AVAILABLE RECORDS:
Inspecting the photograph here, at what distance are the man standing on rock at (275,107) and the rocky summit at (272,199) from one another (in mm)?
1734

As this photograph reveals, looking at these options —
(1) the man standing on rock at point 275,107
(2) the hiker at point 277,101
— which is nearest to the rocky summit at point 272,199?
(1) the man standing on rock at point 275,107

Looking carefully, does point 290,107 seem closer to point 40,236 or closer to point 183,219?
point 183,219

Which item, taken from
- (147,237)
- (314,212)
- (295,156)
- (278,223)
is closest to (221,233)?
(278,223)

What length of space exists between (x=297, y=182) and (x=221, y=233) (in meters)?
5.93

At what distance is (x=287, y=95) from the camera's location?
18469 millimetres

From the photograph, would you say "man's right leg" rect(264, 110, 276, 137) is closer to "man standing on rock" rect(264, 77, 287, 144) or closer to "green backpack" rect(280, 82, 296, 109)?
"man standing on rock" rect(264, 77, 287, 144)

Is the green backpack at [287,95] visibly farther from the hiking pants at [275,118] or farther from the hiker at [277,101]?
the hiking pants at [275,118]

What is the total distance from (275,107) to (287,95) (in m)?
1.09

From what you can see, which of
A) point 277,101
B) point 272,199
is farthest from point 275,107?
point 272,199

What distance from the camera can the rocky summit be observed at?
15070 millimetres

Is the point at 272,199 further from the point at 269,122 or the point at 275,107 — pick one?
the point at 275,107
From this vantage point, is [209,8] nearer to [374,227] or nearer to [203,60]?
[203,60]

--

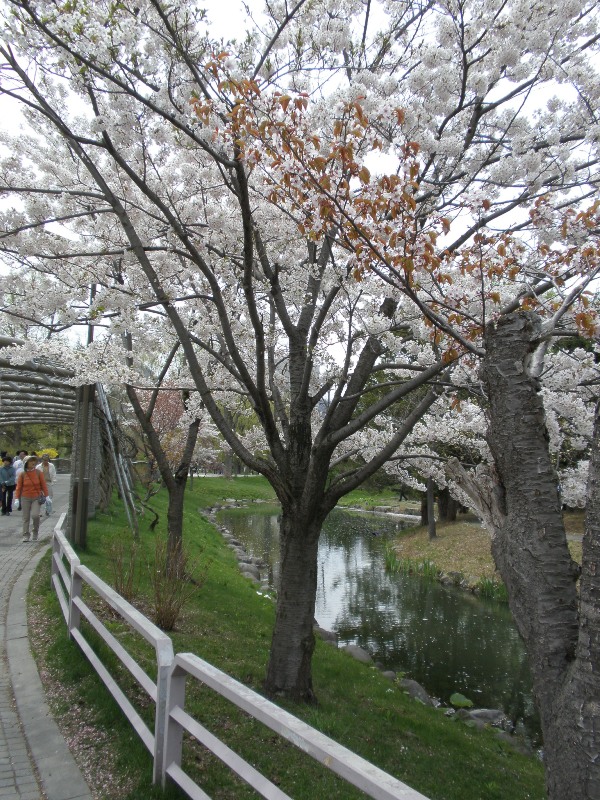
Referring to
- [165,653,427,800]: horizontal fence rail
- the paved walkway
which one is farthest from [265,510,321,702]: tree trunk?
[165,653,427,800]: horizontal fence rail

==

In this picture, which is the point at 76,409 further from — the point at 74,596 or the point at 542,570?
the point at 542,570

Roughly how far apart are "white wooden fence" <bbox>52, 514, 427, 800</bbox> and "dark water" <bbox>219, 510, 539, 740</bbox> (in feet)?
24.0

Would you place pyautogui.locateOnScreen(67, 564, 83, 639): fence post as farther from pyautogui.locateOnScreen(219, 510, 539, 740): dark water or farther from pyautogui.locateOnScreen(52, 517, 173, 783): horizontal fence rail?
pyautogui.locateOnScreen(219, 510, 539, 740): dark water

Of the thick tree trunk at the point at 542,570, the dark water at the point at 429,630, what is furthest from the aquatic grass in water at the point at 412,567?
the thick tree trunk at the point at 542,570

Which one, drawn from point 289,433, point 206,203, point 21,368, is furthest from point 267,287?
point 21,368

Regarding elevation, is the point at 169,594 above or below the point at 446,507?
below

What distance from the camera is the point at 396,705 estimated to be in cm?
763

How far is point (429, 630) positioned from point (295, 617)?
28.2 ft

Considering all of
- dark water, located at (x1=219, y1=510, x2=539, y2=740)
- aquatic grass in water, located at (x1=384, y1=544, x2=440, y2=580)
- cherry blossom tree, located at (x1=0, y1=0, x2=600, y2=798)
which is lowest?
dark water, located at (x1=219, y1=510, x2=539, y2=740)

WHAT TO WORK ON:
Copy out each row above that contains the word "farther", treating uppercase and lowercase letters as different.

OUTPUT:
Is the green backpack at [287,95] visibly farther from the hiking pants at [275,118] or farther from the hiker at [277,101]?
Would you place pyautogui.locateOnScreen(67, 564, 83, 639): fence post as farther from pyautogui.locateOnScreen(219, 510, 539, 740): dark water or farther from pyautogui.locateOnScreen(52, 517, 173, 783): horizontal fence rail?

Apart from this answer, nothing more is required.